80 000, 100 000, 120 000 participants ! Ce quatrième forum fut incontestablement le plus important de par son ampleur et son caractère très populaire. La plus grande partie des participants est, bien évidemment, venue de l’Inde (la Fédération indienne comprend 28 Etats dotés chacun d’un parlement et d’un gouvernement) mais d’importantes délégations d’autres pays asiatiques étaient également présentes. Citons celles du Pakistan, de Corée du Sud, du Japon, du Népal, du Sri Lanka ou du Bangladesh. On notera également de nombreux " altermondialistes " d’Amérique latine, d’Amérique du Nord, d’Afrique, d’Europe.

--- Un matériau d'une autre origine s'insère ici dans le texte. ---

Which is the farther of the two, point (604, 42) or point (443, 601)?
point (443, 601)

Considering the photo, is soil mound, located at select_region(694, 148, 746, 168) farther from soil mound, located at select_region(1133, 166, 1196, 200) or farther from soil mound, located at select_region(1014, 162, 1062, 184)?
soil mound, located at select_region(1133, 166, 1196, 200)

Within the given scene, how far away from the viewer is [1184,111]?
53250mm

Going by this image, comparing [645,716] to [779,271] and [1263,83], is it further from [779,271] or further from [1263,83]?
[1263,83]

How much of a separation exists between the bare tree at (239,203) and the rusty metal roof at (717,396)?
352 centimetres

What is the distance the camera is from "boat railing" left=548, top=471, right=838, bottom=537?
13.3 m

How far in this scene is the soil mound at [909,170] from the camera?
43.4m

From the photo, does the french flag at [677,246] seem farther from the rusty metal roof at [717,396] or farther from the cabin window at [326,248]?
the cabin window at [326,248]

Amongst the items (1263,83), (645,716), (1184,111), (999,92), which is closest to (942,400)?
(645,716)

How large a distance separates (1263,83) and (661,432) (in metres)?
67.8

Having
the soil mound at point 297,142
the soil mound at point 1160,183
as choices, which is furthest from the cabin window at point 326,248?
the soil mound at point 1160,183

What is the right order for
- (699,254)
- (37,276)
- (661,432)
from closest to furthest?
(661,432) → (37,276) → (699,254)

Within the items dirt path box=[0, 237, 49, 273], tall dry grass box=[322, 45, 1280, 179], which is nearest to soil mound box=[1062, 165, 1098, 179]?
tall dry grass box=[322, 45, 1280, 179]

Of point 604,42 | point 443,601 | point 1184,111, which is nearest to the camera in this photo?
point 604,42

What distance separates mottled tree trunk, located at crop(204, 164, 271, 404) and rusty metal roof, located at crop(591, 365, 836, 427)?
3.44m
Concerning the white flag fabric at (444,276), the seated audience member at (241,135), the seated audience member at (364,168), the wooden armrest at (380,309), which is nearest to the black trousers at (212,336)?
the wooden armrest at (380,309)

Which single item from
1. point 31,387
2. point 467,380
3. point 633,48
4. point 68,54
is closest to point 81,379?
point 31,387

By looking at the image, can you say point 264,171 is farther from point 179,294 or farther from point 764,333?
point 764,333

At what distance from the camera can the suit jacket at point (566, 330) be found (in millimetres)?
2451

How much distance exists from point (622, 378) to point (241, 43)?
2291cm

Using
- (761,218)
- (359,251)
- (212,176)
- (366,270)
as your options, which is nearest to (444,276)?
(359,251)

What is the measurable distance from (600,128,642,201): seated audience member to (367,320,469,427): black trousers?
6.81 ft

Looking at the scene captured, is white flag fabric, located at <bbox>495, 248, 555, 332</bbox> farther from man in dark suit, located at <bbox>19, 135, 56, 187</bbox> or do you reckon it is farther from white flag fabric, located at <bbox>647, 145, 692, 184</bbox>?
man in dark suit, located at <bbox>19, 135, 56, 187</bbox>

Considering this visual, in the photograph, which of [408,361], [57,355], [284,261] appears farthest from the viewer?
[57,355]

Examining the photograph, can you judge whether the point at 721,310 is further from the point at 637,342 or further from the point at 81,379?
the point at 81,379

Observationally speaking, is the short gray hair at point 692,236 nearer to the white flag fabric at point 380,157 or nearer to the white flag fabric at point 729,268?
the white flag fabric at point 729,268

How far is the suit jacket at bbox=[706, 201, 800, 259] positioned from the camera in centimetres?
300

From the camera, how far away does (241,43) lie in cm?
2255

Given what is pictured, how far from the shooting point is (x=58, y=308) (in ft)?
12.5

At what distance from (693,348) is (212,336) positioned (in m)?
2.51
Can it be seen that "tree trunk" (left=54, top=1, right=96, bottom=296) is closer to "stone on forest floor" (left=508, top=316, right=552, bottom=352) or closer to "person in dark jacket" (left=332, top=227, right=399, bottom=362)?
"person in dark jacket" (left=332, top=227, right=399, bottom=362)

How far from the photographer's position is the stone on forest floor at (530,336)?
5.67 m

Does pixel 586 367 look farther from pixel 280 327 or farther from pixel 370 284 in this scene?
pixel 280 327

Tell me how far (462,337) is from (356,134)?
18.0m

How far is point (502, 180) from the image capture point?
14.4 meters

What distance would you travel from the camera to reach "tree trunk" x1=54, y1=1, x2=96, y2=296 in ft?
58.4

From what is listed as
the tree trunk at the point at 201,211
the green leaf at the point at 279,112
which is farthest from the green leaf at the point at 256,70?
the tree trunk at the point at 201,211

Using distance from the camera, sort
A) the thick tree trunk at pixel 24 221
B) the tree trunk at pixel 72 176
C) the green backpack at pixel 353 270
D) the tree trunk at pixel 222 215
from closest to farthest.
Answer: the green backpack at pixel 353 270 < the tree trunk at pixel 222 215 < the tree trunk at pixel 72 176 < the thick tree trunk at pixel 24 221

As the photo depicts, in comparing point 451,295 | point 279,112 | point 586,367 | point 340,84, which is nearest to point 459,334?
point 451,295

Pour la Belgique, il s’agissait de quelque 80 personnes : CSC-ACV ( le plus gros contingent), FGTB, 11.11.11 (Flandre), CNCD, Magasins-du-Monde/Oxfam, CADTM et d’autres ONG ainsi que des personnalités politiques, tels Elio Di Ruppo, Pierre Galand, Isabelle Durant.
La délégation du Gresea était composée de trois personnes : Brahim Lahouel, Nathalie Van Verre et Denis Horman. Nous étions là, non seulement pour participer à l’événement, mais également pour prendre le maximum de contacts internationaux dans le cadre de la construction de notre réseau international, soucieux également, à travers nos contacts, de discerner les conséquences, pour les populations du Sud, des décisions prises par les acteurs économiques du Nord - ce qui est le fil conducteur de notre programme de travail quinquennal.
Parmi les principaux enjeux du FSM de Mumbai, nous en relèverons deux.
Il s’agissait d’abord de donner une dimension plus "mondialisée" au FSM. Lors des trois premiers forums mondiaux, tenus à Porto Alegre (Brésil), le "socle latin" prédominait : latinos-américains (surtout Brésiliens), Européens de l’Ouest (avec le poids des Français). Pour la première fois, à Mumbai, le FSM a tissé des liens plus concrets entre organisations et mouvements sociaux, syndicaux d’Est et l’Ouest de la planète (Asie) qui ne se connaissent pratiquement pas.
Notons, ainsi, que des délégués du mouvement "no vox" Europe ont participé à la marche des Dalits (les "intouchables"), une marche dite pour la dignité" qui a duré un mois avant de converger sur le FSM. C’est un événement majeur du FSM qui a été le point d’orgue d’une mobilisation de longue durée contre "l’apartheid caché", produit du système des castes, qui frappe, en Inde, plus de deux cents millions d’être humains, considérés comme "impurs" et, en conséquence, relégués aux plus basses besognes. Les Dalits ont eu une présence importante au Forum mondial (quelque 30% des participants indiens).
Deux rencontres importantes ont également eu lieu, avant et pendant le Forum : le forum syndical mondial : réunissant les trois organisations syndicales internationales : CISL, CMT et FSM, ainsi que la CES. Huit syndicats indiens étaient présents et, entre autres, le syndicat des travailleurs du transport de Mumbai. La deuxième rencontre importante fut celle du Forum parlementaire mondial, avec une présence importante de parlementaires d’Asie du Sud.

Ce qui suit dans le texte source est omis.